- WORK TO DO: Retype every line of the listing below without changing anything.

(Dataset rows)
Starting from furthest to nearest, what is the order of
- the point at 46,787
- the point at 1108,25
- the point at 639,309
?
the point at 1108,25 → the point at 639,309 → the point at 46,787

- OUTPUT OF THE TASK:
Starting from furthest to nearest, what is the order of
- the point at 46,787
- the point at 1108,25
- the point at 639,309
?
the point at 1108,25 → the point at 639,309 → the point at 46,787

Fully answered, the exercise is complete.